A conversation with Ken Friesen, one of Canadian collision repair’s most renowned lean practitioners.
Almost six years ago exactly, Ken Friesen changed everything at Concours Collision Centres. The way he puts it, he blew everything up and started reinventing. Since then he’s developed a continent-wide reputation for being creative and relentlessly persistent when it comes to reducing waste in his Calgary operations.
Collision Repair recently had a chance to sit down with Ken to pick his brain on his views regarding what’s effective and what isn’t when it comes to process improvement.
What can people do if they want to embrace lean
concepts in their businesses today?
Everybody at this point is really caught up in the tools of lean—the reorganization, what’s become known as the 5S principles. People are starting to get that part put together and are starting to create some flow in their facilities.
Is any of this stuff bad? No, it’s great. The tools are important. But what’s happening is that these people are getting these tools into the facility, getting a semblance of organization, and they think they’re done.
Well, that’s just the very basic start of what lean is all about.
The whole principle of lean is that it’s something you do, not something that’s done.
Lean is about the process of ongoing improvement. So when we put the tools in place it’s just to give yourself some type of stable process to build on. Once you have that, you can start looking at where the variations are in the system and see a little more clearly where you need to go to improve.
Are lean seminars and conferences
of value, in your opinion?
Any type of learning you can get is good. If you really want to be a lean practitioner, and you want to improve your business, anything you can possibly take in is going to be of value.
Are there any books on lean that you’d recommend collision repairers look into?
One of the best books to help somebody get an idea about process improvement and process change is not really about lean at all. It’s about something called TOC—the Theory of Constraints—written by a fellow by the name of Eliyahu M. Goldratt. He wrote The Goal, which is one of the best sources I’ve found for understanding what process improvement can do and about creating some flow in your facility.
One of the most recent books I’ve read is called Toyota Kata by Mike Rother. I just last week was in Detroit at Michigan University for three days. Rother had a one-day seminar there and a two-day workshop at a company called Detroit Diesel—an amazing, huge company. We went in there and we learned about Kata.
This concept is what he wrote about. It’s about creating a culture—and a whole structure of thinking—about continual improvement. The main thing about this Toyota Kata is that it helps you to think your way through a whole problem and how you do things.
Can you tell us a bit about your own journey through process improvement?
We began six years ago—November 15, 2004.
We spent the first week process mapping and understanding the current-state process, and then designing the future-state process.
It was all board room work—really understanding where we were and where we were going.
By the end of the first week we had mapped out what the future-state was going to look like and by Friday afternoon we were down on the floor creating a workflow process—in other words moving the shop around, reorganizing things and creating this whole new process that we had designed in the earlier part of the week.
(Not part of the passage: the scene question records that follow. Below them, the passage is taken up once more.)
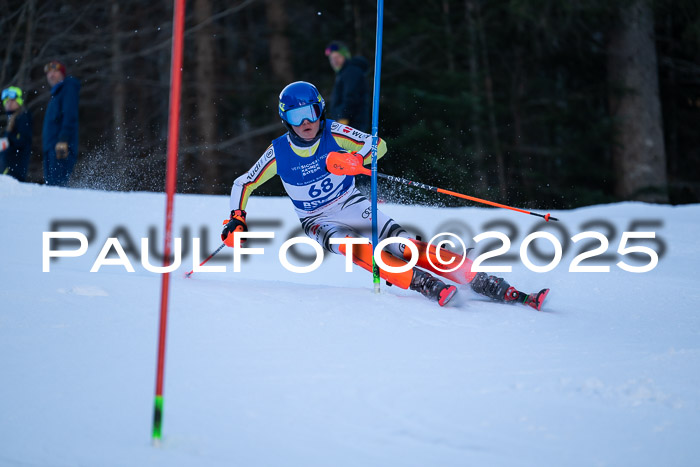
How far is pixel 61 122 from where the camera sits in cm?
906

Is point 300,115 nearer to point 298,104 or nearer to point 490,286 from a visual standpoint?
point 298,104

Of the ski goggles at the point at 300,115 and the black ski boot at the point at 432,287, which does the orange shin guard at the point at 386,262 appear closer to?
the black ski boot at the point at 432,287

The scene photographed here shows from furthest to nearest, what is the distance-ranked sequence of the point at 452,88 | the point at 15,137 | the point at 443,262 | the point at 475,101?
the point at 452,88, the point at 475,101, the point at 15,137, the point at 443,262

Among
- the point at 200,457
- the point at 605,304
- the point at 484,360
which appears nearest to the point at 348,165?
the point at 484,360

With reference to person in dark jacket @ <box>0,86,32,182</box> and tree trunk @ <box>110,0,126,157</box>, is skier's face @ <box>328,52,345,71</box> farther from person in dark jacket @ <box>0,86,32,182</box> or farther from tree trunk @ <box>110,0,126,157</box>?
tree trunk @ <box>110,0,126,157</box>

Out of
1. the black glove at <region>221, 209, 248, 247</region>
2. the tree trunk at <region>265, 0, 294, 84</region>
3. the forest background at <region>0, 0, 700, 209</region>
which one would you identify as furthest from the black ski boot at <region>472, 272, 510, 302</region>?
the tree trunk at <region>265, 0, 294, 84</region>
Now I will say that these were the tools; we started by putting these in place.
Over the second week we actually tried to make these tools work.
It was a bumpy road, but we got a few things working and cars started to flow through the facility.
We had a couple of guys in who were helping us to do this. They left at the end of the second week, and it was up to us from that point on.
It was a struggle for quite a few months trying to understand how these tools actually work. We burned all the bridges behind us. We literally changed the end-to-end process—from the moment the customer walks in the doors to the moment he comes back and picks the car up, we changed that entire process.
I would not recommend that for most people, but I had the right people to help me.
We started out putting the tools together, and then trying to understand how those tools work and how they fit together, and that’s when we started to realize that this stuff was giving us information.
What else was important to moving
beyond that beginning phase?
We had the consistency to what we did every day to just follow the process—to follow the rules just like a sports game. Now we could see: “the cars keep backing up in reassembly,” or “at the spray booth the cars aren’t able to flow through properly.”
So we could then go in and look at that specific area, make a specific improvement, and then watch it to see if it actually helped throughout the entire operation.
That’s where a lot of people get hung up. They’re running around in their facilities making improvements all over the place, not knowing if it actually helps get one more car a day through the facility.
When you get the lean tools in place, you’ve got that consistency. Now you can actually make those changes and see if it is allowing you to make more money or put more cars out of your facility. Because really at the end of the day, that’s what lean’s all about.